| Selected text |
----------

It is no wonder then that the book of psalms is filled with such praise for the temple as God's house and expresses the longing to be there to encounter his steadfast love and mercy.  Just a few verses later in our psalm we read of the sense of the tremendous loss of God's presence and the fervent desire to stand in the courts of the Lord:
"Oh, send out thy light and thy truth; let them lead me, let them bring me to thy holy hill and to they dwelling!  Then I will go to the altar of God, to God my exceeding joy; and I will praise thee with the lyre, O God, my God."
Or again in Psalm 48 another psalmists declares his wonder and awe for the temple as the locus of God's presence in the world,
"Great is the Lord and greatly to be praised in the city of our God!  His holy mountain, beautiful in elevation is the joy of all the earth, Mount Zion . . . the city of the great king.  Within her citadels God has shown himself a sure defense."
The temple was no mere symbol, as we would say today, but it was a concrete expression of God's certain presence with his people assuring them of the gracious favor he bore for them, assuring them of his abiding presence, vouchsafing to them his ever-present protection which held them, like the mountains surrounding Jerusalem, in his everlasting arms.

Thus it is that we can understand the deeply disturbing and painful experience of the loss of this holy house.  The temple lay in ruins and with its destruction the very underpinnings of life for God's people was laid waste.  How could they exist in this world without his undergirding presence that gave life purpose, meaning and direction?  Their very faith seemed to lie with the temple in ashes.  It seemed they were abandoned, cast out now into the world without any sure foothold.  They had become strangers and aliens in the world which seemed to have overwhelmed them with its terror.  And this terror is exacerbated by the life that is now lived in a foreign land far removed from the central seal of their faith.  The terror of their alienation was exacerbated by the taunts of their foreign oppressors who called into question their life together with the living God of Israel beside whom there is no other.  So our psalmist cries out,
"Vindicate me, Oh God, and defend my cause against an ungodly people; from deceitful and unjust men, deliver me!"

Is this not a cry that seethes in the hearts of many today?  It is so because we live in an age of terror.  The earth's crust moves and tens of thousands die from the destruction of a tidal wave that washes away home, land and loved ones.  Churchmen with quaking hearts rise up and are quoted in the media saying the very existence of God has been called into question.  Quite apart from the rather faithless character of this response they did give voice to many people whose own hearts were appalled and dismayed by the incredible devastation wrought by this natural force which seemed to be so malevolent.  

We live in an age of terror.  Men possessed by hatred blow themselves up and indiscriminately take thousands of innocent lives of men, women and children.  

We live in an age of terror.  Brutal and malignant dictators maliciously oppress their people by state sponsored terrorism in order to control their hearts and minds.  

We live in an age of terror. Our Jewish brothers and sisters have experienced as a people the most horrendous attack against a people in the history of the human race.  They still suffer under terrible prejudices in many countries of the world today.  And most of the nations of the Middle East bear a grim hostility toward this ancient people of God declaring their joy at the prospect of the destruction of the Jewish state of Israel.

----------

| Aim 1 |
Count the lines in the listing below that contain the string "phones", and reply with the number only.

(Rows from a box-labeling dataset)
----------

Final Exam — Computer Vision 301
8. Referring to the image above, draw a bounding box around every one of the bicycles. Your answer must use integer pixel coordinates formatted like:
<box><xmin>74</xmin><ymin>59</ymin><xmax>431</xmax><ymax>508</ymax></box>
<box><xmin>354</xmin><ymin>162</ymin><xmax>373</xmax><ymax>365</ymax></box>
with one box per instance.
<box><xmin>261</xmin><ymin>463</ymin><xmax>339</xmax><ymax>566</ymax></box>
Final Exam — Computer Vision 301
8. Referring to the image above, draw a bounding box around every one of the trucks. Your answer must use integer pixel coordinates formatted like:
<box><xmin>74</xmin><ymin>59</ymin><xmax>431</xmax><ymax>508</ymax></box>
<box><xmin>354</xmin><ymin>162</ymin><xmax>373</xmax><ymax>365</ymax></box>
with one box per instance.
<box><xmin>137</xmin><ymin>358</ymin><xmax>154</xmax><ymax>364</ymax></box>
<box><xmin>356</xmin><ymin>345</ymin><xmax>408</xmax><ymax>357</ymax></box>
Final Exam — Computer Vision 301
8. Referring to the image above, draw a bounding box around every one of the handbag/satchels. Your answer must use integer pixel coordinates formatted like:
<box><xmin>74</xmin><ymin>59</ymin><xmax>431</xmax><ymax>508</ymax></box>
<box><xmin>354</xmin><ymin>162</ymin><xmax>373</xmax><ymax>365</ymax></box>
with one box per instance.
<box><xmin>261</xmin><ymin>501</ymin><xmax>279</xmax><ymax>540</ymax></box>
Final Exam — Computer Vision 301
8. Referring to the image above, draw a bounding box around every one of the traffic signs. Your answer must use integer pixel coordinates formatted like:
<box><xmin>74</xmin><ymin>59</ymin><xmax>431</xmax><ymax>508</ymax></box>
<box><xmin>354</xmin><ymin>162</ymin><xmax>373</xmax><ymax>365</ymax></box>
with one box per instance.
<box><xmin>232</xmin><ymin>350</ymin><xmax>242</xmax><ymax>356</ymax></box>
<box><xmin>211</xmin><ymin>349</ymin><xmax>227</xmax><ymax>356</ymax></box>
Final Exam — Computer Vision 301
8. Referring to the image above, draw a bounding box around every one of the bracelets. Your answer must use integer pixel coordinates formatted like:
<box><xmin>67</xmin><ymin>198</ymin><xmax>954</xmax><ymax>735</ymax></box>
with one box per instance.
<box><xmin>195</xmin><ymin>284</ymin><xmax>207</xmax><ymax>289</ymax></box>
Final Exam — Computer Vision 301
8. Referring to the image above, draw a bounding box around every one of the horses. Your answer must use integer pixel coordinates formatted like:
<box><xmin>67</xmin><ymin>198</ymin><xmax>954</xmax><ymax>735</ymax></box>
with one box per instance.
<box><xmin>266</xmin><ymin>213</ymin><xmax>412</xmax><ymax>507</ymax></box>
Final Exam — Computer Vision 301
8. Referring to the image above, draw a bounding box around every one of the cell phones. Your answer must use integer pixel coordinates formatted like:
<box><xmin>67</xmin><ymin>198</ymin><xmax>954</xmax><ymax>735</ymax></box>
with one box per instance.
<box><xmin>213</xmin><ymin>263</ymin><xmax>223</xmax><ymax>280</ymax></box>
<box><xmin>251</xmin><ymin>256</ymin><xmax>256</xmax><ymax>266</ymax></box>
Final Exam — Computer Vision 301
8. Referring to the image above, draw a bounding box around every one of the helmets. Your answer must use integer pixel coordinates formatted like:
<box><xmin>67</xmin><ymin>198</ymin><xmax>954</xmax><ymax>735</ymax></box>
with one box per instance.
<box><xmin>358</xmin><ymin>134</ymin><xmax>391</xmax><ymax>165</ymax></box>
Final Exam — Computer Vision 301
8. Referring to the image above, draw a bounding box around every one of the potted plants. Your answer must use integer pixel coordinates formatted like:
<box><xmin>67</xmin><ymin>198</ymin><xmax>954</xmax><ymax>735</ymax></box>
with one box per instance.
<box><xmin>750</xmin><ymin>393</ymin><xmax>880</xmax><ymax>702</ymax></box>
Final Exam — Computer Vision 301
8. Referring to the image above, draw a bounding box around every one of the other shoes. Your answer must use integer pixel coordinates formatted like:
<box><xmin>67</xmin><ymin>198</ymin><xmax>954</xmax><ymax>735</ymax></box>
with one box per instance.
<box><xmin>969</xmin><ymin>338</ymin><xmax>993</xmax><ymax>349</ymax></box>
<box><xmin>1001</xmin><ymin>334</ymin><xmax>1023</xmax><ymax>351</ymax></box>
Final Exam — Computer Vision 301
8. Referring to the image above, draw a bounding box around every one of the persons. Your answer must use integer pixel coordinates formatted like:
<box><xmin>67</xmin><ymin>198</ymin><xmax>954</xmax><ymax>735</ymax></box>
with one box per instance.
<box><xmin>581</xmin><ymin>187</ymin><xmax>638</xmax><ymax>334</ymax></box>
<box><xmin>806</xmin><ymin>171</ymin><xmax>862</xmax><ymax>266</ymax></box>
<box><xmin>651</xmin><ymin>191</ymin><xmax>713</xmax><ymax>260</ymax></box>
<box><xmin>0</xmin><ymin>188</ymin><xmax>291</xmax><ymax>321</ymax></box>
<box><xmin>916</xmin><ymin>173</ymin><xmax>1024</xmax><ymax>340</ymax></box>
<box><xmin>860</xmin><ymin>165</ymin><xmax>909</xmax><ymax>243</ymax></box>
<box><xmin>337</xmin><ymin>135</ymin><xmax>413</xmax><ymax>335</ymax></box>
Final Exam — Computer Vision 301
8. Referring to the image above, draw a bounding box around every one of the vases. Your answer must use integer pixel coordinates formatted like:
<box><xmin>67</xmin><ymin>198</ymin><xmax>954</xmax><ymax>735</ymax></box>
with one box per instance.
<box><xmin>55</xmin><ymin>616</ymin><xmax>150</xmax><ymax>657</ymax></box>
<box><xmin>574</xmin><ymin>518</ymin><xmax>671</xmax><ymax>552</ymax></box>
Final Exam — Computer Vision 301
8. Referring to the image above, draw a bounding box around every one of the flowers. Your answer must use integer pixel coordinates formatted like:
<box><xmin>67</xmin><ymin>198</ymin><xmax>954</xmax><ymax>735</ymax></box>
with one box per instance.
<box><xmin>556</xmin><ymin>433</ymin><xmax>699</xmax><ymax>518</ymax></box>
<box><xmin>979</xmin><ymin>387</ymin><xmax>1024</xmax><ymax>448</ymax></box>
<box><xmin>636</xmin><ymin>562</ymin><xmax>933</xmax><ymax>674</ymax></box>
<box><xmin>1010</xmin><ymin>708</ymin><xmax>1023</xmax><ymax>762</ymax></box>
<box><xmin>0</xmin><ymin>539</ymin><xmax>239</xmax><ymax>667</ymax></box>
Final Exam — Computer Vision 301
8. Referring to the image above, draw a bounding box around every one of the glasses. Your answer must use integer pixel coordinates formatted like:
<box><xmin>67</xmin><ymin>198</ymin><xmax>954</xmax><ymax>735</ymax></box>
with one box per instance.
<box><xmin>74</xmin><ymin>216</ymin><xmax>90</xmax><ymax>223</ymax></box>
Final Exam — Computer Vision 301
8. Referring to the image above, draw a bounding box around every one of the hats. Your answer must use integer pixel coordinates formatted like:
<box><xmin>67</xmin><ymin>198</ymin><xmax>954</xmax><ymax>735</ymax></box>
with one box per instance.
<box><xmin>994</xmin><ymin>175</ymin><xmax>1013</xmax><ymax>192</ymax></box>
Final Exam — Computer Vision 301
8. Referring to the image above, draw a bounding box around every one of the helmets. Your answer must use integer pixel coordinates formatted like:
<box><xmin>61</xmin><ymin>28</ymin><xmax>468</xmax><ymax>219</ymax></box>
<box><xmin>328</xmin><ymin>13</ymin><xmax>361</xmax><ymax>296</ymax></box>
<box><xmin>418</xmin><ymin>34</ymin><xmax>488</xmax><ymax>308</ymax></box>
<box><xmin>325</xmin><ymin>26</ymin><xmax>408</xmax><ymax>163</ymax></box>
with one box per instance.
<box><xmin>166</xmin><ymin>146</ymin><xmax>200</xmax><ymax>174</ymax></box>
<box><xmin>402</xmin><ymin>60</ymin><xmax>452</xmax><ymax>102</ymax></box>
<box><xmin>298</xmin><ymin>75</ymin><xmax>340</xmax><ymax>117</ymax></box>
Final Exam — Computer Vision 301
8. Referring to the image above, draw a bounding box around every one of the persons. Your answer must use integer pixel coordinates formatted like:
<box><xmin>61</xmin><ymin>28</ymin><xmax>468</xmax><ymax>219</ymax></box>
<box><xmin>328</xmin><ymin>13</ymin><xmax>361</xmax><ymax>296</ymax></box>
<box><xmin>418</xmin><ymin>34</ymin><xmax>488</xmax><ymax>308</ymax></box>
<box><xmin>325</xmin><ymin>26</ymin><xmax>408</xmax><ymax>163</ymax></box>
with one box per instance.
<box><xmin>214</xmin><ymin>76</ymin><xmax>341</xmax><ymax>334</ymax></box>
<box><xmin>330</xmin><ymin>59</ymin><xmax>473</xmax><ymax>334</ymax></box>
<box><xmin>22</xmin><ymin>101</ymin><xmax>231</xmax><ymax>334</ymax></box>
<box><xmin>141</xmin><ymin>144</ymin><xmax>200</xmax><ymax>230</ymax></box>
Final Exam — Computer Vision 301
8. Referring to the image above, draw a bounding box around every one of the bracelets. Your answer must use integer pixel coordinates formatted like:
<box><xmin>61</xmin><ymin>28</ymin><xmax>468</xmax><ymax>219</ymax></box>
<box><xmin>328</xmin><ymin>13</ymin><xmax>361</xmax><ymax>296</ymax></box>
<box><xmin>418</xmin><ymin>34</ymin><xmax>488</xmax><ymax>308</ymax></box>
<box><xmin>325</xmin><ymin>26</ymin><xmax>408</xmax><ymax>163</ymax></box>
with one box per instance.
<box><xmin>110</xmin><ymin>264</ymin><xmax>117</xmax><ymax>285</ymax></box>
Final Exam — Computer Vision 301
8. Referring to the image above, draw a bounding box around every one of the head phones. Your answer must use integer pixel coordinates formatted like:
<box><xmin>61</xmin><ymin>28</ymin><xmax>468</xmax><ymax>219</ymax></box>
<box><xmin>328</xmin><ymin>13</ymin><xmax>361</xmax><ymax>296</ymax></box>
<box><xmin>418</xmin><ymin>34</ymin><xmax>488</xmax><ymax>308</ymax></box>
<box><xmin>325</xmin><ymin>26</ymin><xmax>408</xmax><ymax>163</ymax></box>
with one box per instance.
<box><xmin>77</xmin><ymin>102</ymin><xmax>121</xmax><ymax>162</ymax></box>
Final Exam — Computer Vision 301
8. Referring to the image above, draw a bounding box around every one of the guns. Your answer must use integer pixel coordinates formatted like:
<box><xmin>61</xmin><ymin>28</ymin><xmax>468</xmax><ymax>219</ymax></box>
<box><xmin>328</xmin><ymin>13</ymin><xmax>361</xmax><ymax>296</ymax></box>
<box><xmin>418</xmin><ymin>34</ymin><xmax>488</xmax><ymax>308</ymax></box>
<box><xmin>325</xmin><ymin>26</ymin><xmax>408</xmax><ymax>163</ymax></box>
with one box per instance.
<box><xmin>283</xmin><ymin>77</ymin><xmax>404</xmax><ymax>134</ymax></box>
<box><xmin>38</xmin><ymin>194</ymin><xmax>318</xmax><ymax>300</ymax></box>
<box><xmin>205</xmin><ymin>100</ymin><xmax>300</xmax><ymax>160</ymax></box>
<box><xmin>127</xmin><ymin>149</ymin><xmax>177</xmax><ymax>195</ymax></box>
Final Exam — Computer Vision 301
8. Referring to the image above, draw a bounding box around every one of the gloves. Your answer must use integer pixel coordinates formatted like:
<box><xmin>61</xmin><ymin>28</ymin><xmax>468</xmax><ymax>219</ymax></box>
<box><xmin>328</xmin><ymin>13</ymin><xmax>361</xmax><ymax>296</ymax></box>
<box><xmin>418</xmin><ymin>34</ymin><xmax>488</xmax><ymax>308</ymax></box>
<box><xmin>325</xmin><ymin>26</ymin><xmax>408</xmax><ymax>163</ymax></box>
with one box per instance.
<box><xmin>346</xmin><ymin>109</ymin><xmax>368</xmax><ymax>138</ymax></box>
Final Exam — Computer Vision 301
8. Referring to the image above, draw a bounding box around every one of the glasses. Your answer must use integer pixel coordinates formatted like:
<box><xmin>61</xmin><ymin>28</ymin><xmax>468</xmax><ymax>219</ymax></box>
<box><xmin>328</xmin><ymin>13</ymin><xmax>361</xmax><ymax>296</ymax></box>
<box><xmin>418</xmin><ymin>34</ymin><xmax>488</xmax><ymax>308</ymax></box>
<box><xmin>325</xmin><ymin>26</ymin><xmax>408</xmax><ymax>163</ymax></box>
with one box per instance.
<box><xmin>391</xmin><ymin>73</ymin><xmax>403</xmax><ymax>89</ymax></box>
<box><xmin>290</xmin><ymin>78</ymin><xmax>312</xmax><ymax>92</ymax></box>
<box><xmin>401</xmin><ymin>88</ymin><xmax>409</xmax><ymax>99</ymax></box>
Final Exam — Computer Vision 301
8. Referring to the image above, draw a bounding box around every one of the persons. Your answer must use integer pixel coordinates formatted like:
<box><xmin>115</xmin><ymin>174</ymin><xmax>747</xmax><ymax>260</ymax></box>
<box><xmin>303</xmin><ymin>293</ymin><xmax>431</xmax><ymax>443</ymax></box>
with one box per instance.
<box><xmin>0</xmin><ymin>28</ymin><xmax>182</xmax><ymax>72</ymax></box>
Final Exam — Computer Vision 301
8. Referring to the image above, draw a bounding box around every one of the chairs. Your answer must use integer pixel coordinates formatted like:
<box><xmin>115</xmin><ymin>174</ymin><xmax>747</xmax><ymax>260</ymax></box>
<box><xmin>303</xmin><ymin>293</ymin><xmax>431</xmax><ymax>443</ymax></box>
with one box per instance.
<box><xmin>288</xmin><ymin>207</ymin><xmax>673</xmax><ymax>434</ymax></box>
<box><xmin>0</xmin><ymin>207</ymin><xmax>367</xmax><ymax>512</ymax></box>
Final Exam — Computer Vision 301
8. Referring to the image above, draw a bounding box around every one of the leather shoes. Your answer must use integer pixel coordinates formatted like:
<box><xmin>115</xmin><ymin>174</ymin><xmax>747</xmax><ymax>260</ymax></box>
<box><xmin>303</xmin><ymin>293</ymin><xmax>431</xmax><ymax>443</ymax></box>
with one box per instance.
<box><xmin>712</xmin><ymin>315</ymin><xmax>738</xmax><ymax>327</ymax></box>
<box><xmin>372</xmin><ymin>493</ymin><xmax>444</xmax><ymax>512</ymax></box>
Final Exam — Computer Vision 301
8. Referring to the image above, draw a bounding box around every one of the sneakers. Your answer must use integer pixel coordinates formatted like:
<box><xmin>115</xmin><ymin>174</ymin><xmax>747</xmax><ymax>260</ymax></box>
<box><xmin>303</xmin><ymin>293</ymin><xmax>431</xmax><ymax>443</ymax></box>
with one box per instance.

----------

| Aim 2 |
According to the passage on the psalms, which psalm expresses wonder and awe for the temple as the locus of God's presence in the world?

| Solution 1 |
2

| Solution 2 |
Psalm 48.